Esos peregrinos vivían en tiendas o dormían al raso. Hábiles comerciantes vendían en el desierto todo lo necesario para vivir e incluso baratijas. Hombres y mujeres esperaban, formando una larga fila que serpenteaba por entre las rocas y avanzaba muy lentamente hacia la entrada de la cueva donde estaba el ermitaño, acompañado por dos sirvientes.

La anciana que había consagrado todas las fuerzas que le quedaban para hacer ese viaje, esperó como el resto. Aquella espera duró varias semanas. La anciana avanzaba al lento ritmo de la fila, gastando sus últimas monedas en comprarles un poco de comida a los vendedores ambulantes, que no dejaban de pasear por allí anunciando a grito pelado sus productos.

Cuando vio que su turno de ver al santo se acercaba, su corazón se aceleró. Se sentía presa de la emoción. No podía creer que un encuentro tan largo tiempo deseado fuera a producirse aquel mismo día. No se atrevía ni a levantar la mirada hacia el rostro del ermitaño, que estaba sentado a la entrada de su cueva.

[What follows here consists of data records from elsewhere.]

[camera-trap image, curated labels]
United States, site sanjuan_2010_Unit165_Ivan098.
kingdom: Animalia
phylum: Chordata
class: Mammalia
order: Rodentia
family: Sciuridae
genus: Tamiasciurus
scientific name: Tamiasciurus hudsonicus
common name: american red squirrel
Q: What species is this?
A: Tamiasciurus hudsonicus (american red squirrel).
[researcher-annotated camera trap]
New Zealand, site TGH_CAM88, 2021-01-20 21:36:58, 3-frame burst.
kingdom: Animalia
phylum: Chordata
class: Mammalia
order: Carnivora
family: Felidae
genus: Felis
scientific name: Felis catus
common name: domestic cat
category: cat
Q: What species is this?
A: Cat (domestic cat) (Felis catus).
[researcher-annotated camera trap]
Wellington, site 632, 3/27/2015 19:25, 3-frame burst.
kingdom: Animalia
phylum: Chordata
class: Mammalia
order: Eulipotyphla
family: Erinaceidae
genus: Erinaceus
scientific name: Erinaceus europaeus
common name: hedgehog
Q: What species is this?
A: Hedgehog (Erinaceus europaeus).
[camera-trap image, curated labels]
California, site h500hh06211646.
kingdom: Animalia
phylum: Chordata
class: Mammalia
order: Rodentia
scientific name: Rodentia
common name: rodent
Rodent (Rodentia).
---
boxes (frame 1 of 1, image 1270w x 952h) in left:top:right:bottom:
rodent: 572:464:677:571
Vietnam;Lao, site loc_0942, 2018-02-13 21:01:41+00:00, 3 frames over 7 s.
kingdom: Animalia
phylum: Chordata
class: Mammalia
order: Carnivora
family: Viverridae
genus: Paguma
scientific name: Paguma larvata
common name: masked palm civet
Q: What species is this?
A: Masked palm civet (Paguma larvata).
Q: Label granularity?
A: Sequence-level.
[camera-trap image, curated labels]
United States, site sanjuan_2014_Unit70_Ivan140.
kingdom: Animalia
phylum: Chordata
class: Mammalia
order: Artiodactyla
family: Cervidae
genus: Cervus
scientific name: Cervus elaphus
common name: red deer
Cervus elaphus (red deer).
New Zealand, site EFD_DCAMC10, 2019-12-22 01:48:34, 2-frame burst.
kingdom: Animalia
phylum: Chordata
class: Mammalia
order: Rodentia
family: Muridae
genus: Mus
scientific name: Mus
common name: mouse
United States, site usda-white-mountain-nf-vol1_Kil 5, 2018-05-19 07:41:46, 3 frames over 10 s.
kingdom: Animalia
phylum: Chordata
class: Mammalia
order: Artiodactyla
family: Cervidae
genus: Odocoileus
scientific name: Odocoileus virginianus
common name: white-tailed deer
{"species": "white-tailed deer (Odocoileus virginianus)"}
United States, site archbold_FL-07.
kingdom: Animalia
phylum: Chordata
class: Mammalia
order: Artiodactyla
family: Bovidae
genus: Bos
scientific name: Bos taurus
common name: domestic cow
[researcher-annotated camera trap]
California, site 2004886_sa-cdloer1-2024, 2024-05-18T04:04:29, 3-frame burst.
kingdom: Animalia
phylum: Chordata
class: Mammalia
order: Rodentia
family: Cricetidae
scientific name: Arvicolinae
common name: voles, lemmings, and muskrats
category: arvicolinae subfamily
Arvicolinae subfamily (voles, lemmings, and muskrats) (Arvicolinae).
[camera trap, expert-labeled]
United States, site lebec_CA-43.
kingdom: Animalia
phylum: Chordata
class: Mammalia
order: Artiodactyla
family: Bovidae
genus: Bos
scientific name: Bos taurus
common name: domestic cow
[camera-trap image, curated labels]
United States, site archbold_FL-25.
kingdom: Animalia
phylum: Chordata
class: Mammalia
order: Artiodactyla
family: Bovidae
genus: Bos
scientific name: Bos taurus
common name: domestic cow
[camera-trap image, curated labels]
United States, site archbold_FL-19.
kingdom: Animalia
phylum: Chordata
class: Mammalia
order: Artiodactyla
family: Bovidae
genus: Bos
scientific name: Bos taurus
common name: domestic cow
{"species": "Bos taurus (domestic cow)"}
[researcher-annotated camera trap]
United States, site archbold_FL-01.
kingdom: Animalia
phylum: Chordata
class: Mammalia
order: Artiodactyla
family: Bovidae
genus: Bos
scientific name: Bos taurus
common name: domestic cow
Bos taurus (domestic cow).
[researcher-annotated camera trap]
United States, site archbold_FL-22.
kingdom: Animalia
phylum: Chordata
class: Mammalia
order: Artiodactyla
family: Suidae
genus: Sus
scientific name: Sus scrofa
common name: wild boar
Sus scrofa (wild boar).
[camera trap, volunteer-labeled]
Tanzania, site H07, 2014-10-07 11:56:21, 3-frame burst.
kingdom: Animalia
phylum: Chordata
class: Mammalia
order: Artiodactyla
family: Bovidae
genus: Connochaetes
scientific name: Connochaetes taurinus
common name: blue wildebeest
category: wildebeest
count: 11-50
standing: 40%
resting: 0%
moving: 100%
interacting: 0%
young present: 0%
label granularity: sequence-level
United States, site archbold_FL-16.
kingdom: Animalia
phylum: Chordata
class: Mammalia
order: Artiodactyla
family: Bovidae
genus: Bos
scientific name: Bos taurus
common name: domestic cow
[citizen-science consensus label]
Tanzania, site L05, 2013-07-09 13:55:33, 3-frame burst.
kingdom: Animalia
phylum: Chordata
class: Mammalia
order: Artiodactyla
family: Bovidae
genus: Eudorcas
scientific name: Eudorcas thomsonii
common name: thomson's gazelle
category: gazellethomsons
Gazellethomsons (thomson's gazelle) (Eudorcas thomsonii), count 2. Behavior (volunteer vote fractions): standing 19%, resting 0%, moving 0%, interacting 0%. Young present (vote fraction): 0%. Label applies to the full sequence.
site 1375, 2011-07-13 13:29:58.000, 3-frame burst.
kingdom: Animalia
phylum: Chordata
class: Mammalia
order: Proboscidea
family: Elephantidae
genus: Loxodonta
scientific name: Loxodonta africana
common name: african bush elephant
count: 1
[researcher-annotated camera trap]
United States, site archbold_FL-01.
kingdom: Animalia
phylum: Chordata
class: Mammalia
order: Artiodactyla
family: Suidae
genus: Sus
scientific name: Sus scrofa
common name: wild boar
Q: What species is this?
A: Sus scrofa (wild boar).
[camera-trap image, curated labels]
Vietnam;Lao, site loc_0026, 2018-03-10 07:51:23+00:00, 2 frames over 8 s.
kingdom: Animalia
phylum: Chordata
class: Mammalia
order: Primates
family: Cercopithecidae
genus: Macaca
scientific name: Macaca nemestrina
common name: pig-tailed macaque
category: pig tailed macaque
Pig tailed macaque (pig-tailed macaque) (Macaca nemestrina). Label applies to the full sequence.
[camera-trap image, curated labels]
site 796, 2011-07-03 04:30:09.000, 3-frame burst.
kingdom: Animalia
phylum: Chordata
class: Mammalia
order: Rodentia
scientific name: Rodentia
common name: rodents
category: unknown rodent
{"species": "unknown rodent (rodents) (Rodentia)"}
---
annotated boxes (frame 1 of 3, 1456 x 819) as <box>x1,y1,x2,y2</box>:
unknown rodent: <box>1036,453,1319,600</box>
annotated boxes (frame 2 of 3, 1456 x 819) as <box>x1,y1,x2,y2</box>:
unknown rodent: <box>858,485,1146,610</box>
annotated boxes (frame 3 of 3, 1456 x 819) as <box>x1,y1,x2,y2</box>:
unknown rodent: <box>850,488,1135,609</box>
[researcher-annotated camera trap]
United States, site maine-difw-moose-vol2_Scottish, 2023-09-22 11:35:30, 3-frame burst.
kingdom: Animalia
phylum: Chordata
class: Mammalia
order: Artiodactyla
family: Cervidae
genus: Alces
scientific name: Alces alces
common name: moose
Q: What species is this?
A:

Cuando el peregrino que la precedía se retiró, uno de los sirvientes fue a tomarla por el brazo para ayudarla a recorrer los pocos metros que la separaban del santo.

Tras lo cual ella se sentó. Pero, al hacerlo, perdió el dominio de su cuerpo y se tiró un pedo. Un pedo muy sonoro.

Terriblemente confusa, se encontraba frente al ermitaño sin saber qué decir ni qué hacer, pensando en levantarse y huir. Pero el ermitaño se inclinó hacia ella y le preguntó, con la mano colocada como una concha marina alrededor de su oreja:
-¿Qué dices?

La anciana levantó la mirada y lo miró. Se encontró con los ojos inocentes y afables del ermitaño, que seguía inclinado hacia ella. Y el ermitaño le volvió a decir:
-He perdido mucho el oído. Habla un poco más alto, te lo ruego. ¿Qué me has dicho?

La felicidad invadió a la mujer en cuerpo y alma como el agua cálida y perfumada. Sonrió y le dijo al ermitaño lo que había ido a decirle. El ermitaño, con la mano todavía colocada alrededor de su oreja, la escuchó muy atentamente, asintiendo con la cabeza para demostrarle que la comprendía, que hablaba lo suficientemente alto. Luego contestó con calma e inteligencia, y fue la vieja quien tuvo que escuchar asintiendo con la cabeza. Después besó el suelo a los pies del santo y se retiró muy feliz.

Cuando el siguiente visitante se presentó ante el ermitaño, éste mantuvo la mano alrededor de la oreja. Quería que todo el mundo lo tomase por sordo, para que nadie pudiese informar a la anciana del subterfugio.

Hizo otro tanto con los restantes visitantes, pidiéndoles que hablasen más alto cuando se dirigían a él. Todos le obedecieron.

Se comportó así durante meses, durante años, con los peregrinos, con sus sirvientes. Sólo escuchaba acercándose la mano a una de sus orejas. Y todo el mundo decía de él que era sordo.


Un día, diecisiete años más tarde, supo de la muerte de la anciana. Entonces bajó la mano, sonrió, llamó a cuantos lo rodeaban y anunció que el Señor, mediante un inexplicable milagro, acababa de devolverle el oído.